Formal Language Processing in Scala, Part 1
July 27th, 2008 | In ScalaThis is the first part in a series of articles I intend to write about implementing an interpreter for a simple functional programming language in Scala, using Scala’s parser combinator library. I will try to cover the practical aspects of parsing and interpreting step by step but you should already be familiar with the basics of functional programming. Familiarity with Scala is not strictly required but it will be helpful for understanding the code (especially in the later parts of the series).
Series Contents
- Part 1 (this post)
- Solutions to Part 1
- Part 2
- Solutions to Part 2
- Part 3
- Solutions to Part 3
- Part 4
- Solutions to Part 4
- Part 5
- Solutions to Part 5
Language and Syntax
Obviously, before we can think about how to build an interpreter for a language, we first need to decide what that language should be. We will start with a very simple language (let’s call it Fun0, the 0th iteration of our functional language) and gradually add more features to it. Here is an example of a Fun0 program:
print 1+2+3 print 2 + 20 * 2 print 3*4 print 1
In informal terms, the program consists of some “print” statements which take an expression as their only argument. Each expression is either an integer or a calculation on integers, using the operators * and +. Note that there are two “print” statements on the last line. It is always clear where a new statement begins so there is no need for a linefeed character between them. In fact, whitespace can be ignored entirely. There is a nice visualization for the syntax of a formal language called a syntax diagram. Here is a set of such diagrams for Fun0:

This is also known as a railroad diagram because you follow the lines like a train follows its tracks.
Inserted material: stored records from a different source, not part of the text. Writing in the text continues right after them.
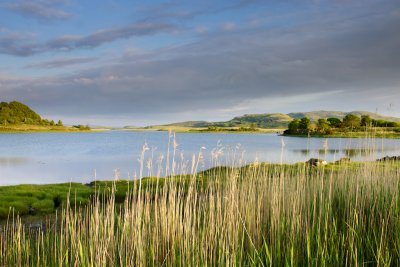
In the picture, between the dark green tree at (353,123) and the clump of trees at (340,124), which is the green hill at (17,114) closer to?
the clump of trees at (340,124)

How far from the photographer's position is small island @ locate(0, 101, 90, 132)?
98.1m

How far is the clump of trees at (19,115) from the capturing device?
103 meters

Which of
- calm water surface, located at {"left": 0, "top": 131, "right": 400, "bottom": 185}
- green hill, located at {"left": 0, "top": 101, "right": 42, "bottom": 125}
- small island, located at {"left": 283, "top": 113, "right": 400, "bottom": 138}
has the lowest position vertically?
calm water surface, located at {"left": 0, "top": 131, "right": 400, "bottom": 185}

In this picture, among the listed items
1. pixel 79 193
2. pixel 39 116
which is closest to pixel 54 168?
pixel 79 193

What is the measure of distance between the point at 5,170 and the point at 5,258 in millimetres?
26217

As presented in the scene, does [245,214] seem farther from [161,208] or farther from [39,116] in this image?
[39,116]

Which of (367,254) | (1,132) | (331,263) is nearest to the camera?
(331,263)

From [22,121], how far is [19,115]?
1022 cm

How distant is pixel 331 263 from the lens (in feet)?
11.1

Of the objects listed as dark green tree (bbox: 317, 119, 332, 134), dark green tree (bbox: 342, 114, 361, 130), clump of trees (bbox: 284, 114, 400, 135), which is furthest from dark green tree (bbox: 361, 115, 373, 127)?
dark green tree (bbox: 317, 119, 332, 134)

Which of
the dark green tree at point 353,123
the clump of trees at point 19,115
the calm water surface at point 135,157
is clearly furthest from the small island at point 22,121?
the dark green tree at point 353,123

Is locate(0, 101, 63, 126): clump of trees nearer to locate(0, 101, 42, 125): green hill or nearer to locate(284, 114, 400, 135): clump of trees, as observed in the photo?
locate(0, 101, 42, 125): green hill

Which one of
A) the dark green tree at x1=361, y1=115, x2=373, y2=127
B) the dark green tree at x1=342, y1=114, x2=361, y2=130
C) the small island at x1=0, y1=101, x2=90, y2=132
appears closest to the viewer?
the dark green tree at x1=361, y1=115, x2=373, y2=127

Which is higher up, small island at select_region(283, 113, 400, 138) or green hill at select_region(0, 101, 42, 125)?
green hill at select_region(0, 101, 42, 125)
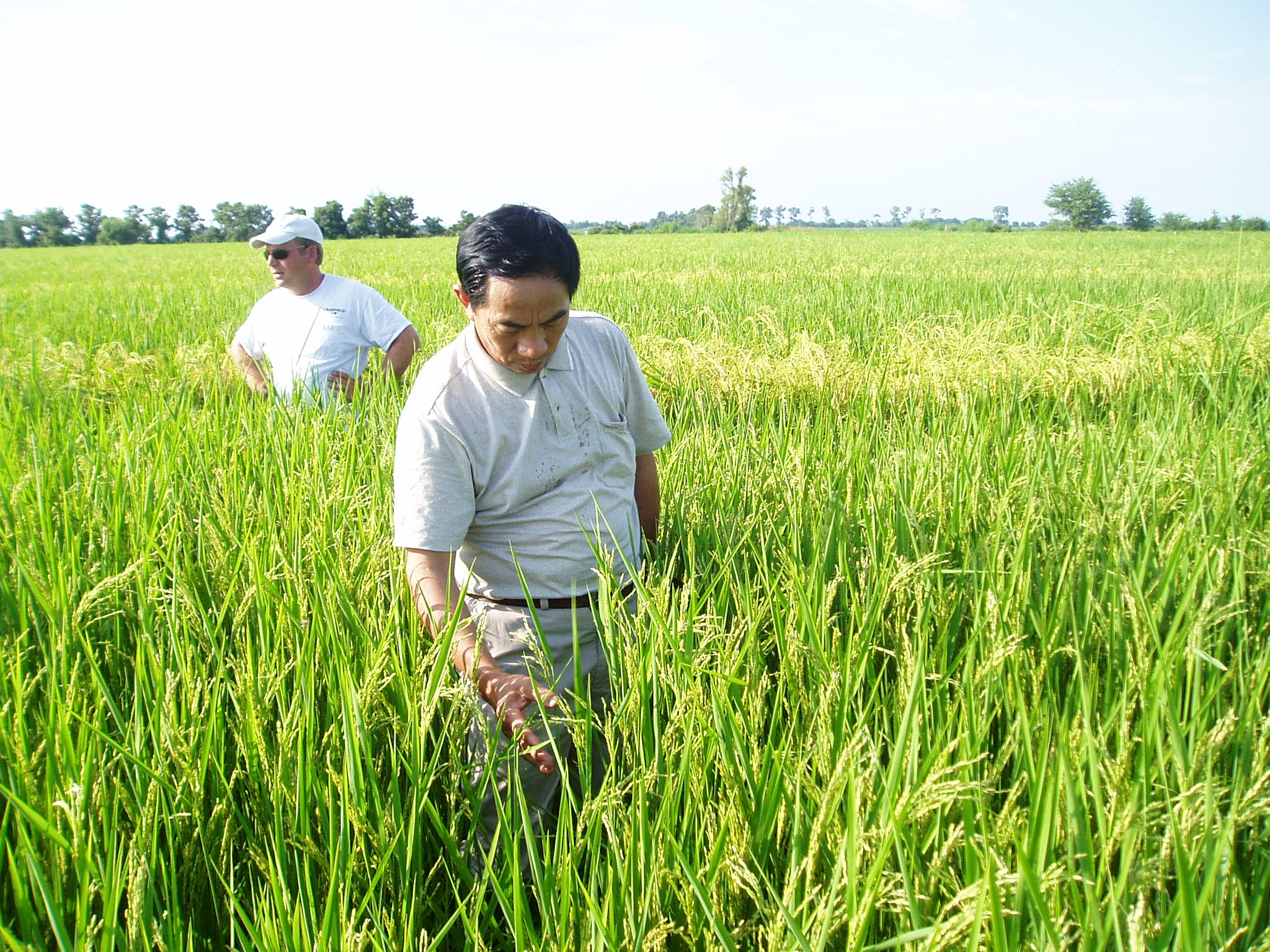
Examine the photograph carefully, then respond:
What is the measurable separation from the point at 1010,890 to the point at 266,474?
2.13 m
You start at the left and move along the line in the direction of the arrows. You may go straight forward or take a curve but you cannot take a sharp turn. The rounded boxes represent terminals, the individual symbols the language consists of. For Fun0 they are “print”, “+”, “*” and numbers (called numericLit in the diagram). Each individual diagram represents the production rule for a non-terminal, i.e. a named part of the syntax which is composed of other terminals or non-terminals. A rectangle references such a non-terminal. For example, in order to move through the “expression” rectangle in the first diagram, you have to move through the entire “expression” diagram.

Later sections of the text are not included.